— RICHIESTA ASSEGNATA —
Puoi ricopiare riga per riga, senza cambiare nulla, l'intero elenco che segue, tralasciando le immagini?

— ELENCO —
* * *

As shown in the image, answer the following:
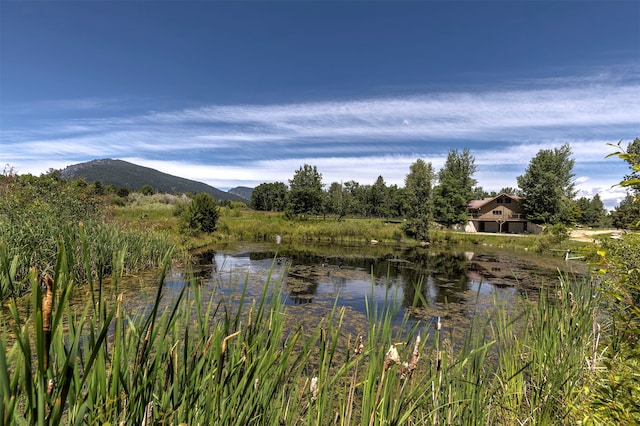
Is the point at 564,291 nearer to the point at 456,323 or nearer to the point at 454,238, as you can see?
the point at 456,323

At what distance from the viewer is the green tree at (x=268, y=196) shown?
94.8 metres

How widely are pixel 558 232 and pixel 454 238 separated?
30.9ft

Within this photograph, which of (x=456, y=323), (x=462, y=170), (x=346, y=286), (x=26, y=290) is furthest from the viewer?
(x=462, y=170)

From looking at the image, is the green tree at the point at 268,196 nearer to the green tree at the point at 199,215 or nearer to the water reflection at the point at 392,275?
the green tree at the point at 199,215

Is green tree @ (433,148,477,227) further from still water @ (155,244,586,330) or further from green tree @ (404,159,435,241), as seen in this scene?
still water @ (155,244,586,330)

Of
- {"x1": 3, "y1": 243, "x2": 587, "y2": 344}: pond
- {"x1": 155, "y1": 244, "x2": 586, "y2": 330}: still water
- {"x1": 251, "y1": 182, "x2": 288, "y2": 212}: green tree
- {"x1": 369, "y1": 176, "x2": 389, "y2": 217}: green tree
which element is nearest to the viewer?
{"x1": 3, "y1": 243, "x2": 587, "y2": 344}: pond

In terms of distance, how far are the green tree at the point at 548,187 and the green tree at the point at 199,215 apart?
43.8 meters

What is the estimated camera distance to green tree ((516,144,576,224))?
145 ft

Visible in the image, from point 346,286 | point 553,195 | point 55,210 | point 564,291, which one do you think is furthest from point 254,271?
point 553,195

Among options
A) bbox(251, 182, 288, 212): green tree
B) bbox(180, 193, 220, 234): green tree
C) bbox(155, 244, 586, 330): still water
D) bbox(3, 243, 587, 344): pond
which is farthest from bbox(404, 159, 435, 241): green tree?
bbox(251, 182, 288, 212): green tree

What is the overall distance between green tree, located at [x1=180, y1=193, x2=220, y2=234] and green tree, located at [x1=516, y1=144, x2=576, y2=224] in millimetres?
43804

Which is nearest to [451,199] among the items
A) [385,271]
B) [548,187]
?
[548,187]

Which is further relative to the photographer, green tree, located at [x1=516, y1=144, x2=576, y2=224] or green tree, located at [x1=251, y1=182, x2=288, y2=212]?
green tree, located at [x1=251, y1=182, x2=288, y2=212]

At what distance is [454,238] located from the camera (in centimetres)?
3594
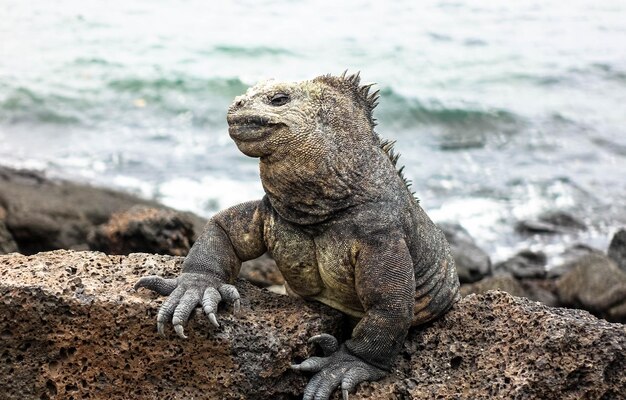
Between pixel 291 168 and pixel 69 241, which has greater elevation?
pixel 291 168

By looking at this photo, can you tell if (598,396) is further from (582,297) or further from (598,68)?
(598,68)

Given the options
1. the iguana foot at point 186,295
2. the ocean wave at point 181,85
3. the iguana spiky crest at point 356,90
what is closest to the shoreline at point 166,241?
the iguana foot at point 186,295

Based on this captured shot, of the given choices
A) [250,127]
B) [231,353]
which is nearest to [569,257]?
[231,353]

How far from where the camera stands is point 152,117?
59.4ft

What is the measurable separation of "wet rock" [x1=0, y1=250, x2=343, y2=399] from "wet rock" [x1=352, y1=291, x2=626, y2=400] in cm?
47

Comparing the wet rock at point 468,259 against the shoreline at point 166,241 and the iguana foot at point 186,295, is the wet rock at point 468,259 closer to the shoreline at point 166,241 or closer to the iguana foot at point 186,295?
the shoreline at point 166,241

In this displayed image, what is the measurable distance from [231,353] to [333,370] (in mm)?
524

* * *

— RISULTATO DELL'ESERCIZIO —
As shown in the image, answer the following:
Is the point at 564,291 nearer to the point at 456,323 or nearer to the point at 454,238, as you can see?
the point at 456,323

At what distance from the viewer is the green tree at (x=268, y=196) shown?
94.8 metres

How widely are pixel 558 232 and pixel 454 238 separated?
30.9ft

Within this photograph, which of (x=456, y=323), (x=462, y=170), (x=346, y=286), (x=26, y=290) is furthest from the viewer?
(x=462, y=170)

From looking at the image, is the green tree at the point at 268,196 nearer to the green tree at the point at 199,215 or nearer to the water reflection at the point at 392,275?
the green tree at the point at 199,215

Is green tree @ (433,148,477,227) further from still water @ (155,244,586,330) or further from green tree @ (404,159,435,241), as seen in this scene?
still water @ (155,244,586,330)

Of
- {"x1": 3, "y1": 243, "x2": 587, "y2": 344}: pond
- {"x1": 155, "y1": 244, "x2": 586, "y2": 330}: still water
- {"x1": 251, "y1": 182, "x2": 288, "y2": 212}: green tree
- {"x1": 369, "y1": 176, "x2": 389, "y2": 217}: green tree
which element is nearest to the viewer?
{"x1": 3, "y1": 243, "x2": 587, "y2": 344}: pond

In terms of distance, how far are the green tree at the point at 548,187 and the green tree at the point at 199,215 apart?
43.8 meters

What is the estimated camera distance to green tree ((516,144,576,224))?
145 ft

Visible in the image, from point 346,286 | point 553,195 | point 55,210 | point 564,291, which one do you think is furthest from point 254,271?
point 553,195

Among options
A) bbox(251, 182, 288, 212): green tree
B) bbox(180, 193, 220, 234): green tree
C) bbox(155, 244, 586, 330): still water
D) bbox(3, 243, 587, 344): pond
which is farthest from bbox(404, 159, 435, 241): green tree?
bbox(251, 182, 288, 212): green tree

What is the overall distance between green tree, located at [x1=180, y1=193, x2=220, y2=234] and green tree, located at [x1=516, y1=144, x2=576, y2=224] in millimetres?
43804

Which is nearest to [451,199] among the items
A) [385,271]
B) [548,187]
?
[548,187]

Which is further relative to the photographer, green tree, located at [x1=516, y1=144, x2=576, y2=224] or green tree, located at [x1=251, y1=182, x2=288, y2=212]?
green tree, located at [x1=251, y1=182, x2=288, y2=212]

At what distance is [454,238] located from the camera (in centimetres)?
3594
Between pixel 291 168 and pixel 69 241, which has greater elevation?
pixel 291 168

By looking at this photo, can you tell if (598,396) is further from (582,297) or further from (598,68)?
(598,68)

Given the options
1. the iguana foot at point 186,295
2. the ocean wave at point 181,85
3. the iguana spiky crest at point 356,90
what is closest to the shoreline at point 166,241?
the iguana foot at point 186,295

Based on this captured shot, of the given choices
A) [250,127]
B) [231,353]
which is nearest to [569,257]?
[231,353]

How far from where the camera stands is point 152,117?
59.4ft

What is the measurable separation of "wet rock" [x1=0, y1=250, x2=343, y2=399] from "wet rock" [x1=352, y1=291, x2=626, y2=400] in cm?
47

Comparing the wet rock at point 468,259 against the shoreline at point 166,241 and the iguana foot at point 186,295, is the wet rock at point 468,259 closer to the shoreline at point 166,241 or closer to the iguana foot at point 186,295?
the shoreline at point 166,241

In this displayed image, what is the measurable distance from [231,353] to [333,370] (in mm)?
524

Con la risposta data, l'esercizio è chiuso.